15. For the fore-going reasons, we hold that there are no merits in any of the contentions raised by the learned Counsel for the appellant. Therefore, the writ appeal fails and is accordingly dismissed. However, there will be no order as to costs.
16. Though, on a consideration of the case on merits, we have confirmed the order of the learned single Judge and dismissed the writ appeal, but, we consider it necessary to issue certain directions to respondents 1 to 3 for future guidance and in the interest of making the functioning of the 1st respondent more transparent and avoiding allegations of the nature made in the present writ petition.
17. The 1st respondent and other such Boards constituted for other areas will be dealing with appointment of Indane Distributorship, allotment of Petrol Bunks and other matters connected with sale and distribution of the products of the Oil and Natural Gas Commission of the Union of India.
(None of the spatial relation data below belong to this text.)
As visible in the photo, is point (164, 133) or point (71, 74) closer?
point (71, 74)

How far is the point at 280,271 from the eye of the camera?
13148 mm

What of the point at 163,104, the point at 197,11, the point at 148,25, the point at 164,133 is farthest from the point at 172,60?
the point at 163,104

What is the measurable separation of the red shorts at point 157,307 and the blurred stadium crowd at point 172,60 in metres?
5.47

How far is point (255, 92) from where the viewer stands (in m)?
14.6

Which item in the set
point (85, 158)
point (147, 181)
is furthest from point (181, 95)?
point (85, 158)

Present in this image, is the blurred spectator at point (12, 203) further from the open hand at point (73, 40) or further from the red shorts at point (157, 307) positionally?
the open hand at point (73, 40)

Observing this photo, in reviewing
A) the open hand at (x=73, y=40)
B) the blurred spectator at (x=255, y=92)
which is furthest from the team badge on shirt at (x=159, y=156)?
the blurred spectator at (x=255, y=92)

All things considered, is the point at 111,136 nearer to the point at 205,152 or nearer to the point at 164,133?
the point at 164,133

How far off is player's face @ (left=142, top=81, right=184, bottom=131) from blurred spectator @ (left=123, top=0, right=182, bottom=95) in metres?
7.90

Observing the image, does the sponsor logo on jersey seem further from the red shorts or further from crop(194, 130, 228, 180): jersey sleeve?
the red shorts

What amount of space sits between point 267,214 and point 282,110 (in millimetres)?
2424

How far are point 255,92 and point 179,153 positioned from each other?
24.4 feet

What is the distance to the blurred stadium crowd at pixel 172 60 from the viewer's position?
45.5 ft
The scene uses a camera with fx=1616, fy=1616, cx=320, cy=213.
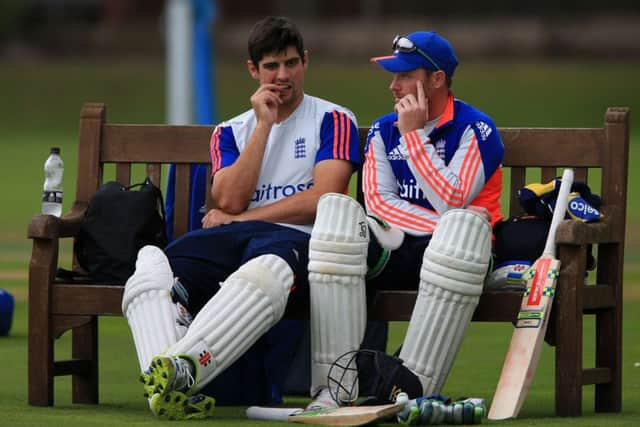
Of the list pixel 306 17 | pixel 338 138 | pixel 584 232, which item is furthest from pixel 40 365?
pixel 306 17

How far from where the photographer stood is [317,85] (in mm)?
41625

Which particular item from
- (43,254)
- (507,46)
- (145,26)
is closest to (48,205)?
(43,254)

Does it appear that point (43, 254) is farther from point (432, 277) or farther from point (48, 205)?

Therefore, it should not result in distribution of largest of the State. The functioning, proceeding and decision of the 1st respondent should be transparent so as to be free from criticism and arbitrariness. The proceedings of the Board should speak for itself. There should be a regular proceeding drawn up discussing the mortise of each candidate and the reasons for selecting the required number of applicants out of several applicants. As the Board is headed by a retired Judge of the High Court, there should not be any difficulty in ensuring that the proceedings and the decision of the Board are free from arbitrariness and informed by reasons. In other words, the decision of the Board must speak for itself to avoid arbitrariness and to ensure the propriety and regularity of the proceedings of the Board and the requirement of Artical 14 of the Constitution. We accordingly issue the directions to respondents 1 to 3 in the aforesaid terms. We also direct the 3rd respondent to issue similar directions to all other Oil Selection Boards constituted for other areas.